Et hop, comme l’année dernière à la même époque, on m’a envoyé en réunion, pour entendre parler de la qualité de notre accueil dans le magasin. Genre c’est important, l’accueil des clients.
J’y suis allé en traînant la patte, parce que mon bouquin recommence à devenir bien, et on m’avait prévenu que la réunion durait plus de deux heures, et fait chier merde.
En plus je veux pas y aller, maintenant que j’ai monté un échelon, je vois pas pourquoi je devrais me taper une réunion avec les autres grouillots, c’est vrai quoi (leçon n°1 : reniez vos origines), et puis on m’a dit que le nouveau directeur en profitait pour nous identifier tous individuellement, sûrement pour faire des repérages et préparer en secret l’invasion de ses camarades aliens. Je les sens les coups tordus de ce genre, c’est comme un sixième sens.

Qu’à cela ne tienne. Je me suis perdu un peu en chemin, parce que ça se passait dans une partie du magasin que je ne connais pas (vous le saviez vous qu’il y a des backrooms dans les sous-sols d’Happy Time ?), mais j’ai été sérieux, et je suis arrivé presque à l’heure. Après avoir passé cinq minutes à choisir une chaise, non, trop basse, trop molle, trop branlante -il faut savoir être exigeant, j’étais prêt.
Je leur ai donc fait signe qu’on pouvait commencer.

En fait non, ça n’était pas moi qu’on attendait, mais le nouveau directeur.
On a bien fait, parce que je me suis fait un nouvel ami, quand il est arrivé.
Pour commencer, il nous a serré la main à tous.

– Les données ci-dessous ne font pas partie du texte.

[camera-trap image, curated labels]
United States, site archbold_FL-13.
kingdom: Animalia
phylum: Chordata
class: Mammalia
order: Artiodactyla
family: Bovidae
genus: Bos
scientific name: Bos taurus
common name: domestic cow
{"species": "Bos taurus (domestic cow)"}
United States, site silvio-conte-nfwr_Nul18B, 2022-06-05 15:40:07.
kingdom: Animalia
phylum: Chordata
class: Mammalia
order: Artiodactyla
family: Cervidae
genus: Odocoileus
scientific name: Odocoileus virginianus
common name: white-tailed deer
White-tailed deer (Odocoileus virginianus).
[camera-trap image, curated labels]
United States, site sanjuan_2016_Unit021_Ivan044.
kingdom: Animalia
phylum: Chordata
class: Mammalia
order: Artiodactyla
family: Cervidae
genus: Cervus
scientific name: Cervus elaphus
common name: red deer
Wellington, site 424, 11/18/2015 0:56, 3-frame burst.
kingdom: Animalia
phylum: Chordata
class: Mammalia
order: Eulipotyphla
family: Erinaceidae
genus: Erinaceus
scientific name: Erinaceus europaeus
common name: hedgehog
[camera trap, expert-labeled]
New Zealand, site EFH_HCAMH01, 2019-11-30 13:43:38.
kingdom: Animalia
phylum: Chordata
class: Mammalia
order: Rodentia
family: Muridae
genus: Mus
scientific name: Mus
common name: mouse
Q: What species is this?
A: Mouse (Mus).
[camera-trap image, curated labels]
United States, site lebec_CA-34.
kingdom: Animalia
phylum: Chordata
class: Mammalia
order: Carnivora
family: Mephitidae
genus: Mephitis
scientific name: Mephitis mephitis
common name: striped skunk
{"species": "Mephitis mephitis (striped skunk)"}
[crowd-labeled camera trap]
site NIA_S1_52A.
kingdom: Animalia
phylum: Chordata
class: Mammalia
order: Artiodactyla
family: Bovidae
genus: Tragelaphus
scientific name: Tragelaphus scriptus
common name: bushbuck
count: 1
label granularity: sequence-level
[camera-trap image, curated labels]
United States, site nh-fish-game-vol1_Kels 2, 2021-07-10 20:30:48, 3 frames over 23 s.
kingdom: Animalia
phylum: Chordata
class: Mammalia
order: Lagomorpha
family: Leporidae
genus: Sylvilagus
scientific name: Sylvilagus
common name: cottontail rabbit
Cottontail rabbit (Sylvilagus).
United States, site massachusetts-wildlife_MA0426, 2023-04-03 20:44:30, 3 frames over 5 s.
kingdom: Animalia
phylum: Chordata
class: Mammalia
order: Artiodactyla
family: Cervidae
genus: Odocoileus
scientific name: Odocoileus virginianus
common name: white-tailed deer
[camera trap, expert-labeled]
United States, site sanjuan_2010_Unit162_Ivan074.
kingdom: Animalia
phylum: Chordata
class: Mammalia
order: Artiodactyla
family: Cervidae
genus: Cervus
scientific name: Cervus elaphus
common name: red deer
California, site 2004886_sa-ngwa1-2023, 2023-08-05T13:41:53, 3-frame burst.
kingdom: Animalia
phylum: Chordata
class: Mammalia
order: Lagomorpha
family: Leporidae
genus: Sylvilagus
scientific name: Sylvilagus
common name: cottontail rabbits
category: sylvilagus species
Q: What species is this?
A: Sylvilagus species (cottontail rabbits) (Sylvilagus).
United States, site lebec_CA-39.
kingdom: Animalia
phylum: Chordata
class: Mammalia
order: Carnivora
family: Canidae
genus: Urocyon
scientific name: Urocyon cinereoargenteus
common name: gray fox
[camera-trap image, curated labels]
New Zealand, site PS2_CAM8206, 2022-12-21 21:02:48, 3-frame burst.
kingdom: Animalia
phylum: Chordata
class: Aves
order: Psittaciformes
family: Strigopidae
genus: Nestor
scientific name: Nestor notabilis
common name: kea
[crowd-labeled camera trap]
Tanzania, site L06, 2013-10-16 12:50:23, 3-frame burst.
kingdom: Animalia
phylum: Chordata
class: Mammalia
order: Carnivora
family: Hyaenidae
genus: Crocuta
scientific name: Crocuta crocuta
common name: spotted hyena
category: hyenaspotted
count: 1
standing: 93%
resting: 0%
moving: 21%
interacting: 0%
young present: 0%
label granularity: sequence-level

Je voulais faire bonne impression, et mes parents m’ont bien appris qu’une poignée de main franche, ça plaît toujours. Il ne faut pas tendre une main de mollusque hémiplégique, mais une poigne de fer, pour montrer qu’on est un mec qui en veut, avec des couilles en acier trempé, ouais !
Le problème c’est que ses parents ne devaient pas avoir les mêmes principes que les miens, alors je lui ai à moitié broyé la main molle et moite qu’il me tendait.
Oups, bêtise ?

Ca n’était que le début d’une longue série.
Pendant que j’essayais de lui expliquer pourquoi sur certains points on a des scores de merde en qualité d’accueil, en lui expliquant que vraiment on fait un métier ingrat et difficile, il m’a simplement répondu sur un ton froid de directeur :

- Vous savez, si c’était facile on n’aurait pas besoin de vous, on le ferait nous-même.

Ooo… kay.
Connard ? Tu veux la guerre sale fils de pute ?
Enfin je pouvais pas vraiment lui répondre ça, on ne se connaît pas encore assez, alors je lui ai juste fait mon regard qui tue : on plisse les paupières au maximum en prenant un air méchant et vindicatif, ça fait peuuur, brrr !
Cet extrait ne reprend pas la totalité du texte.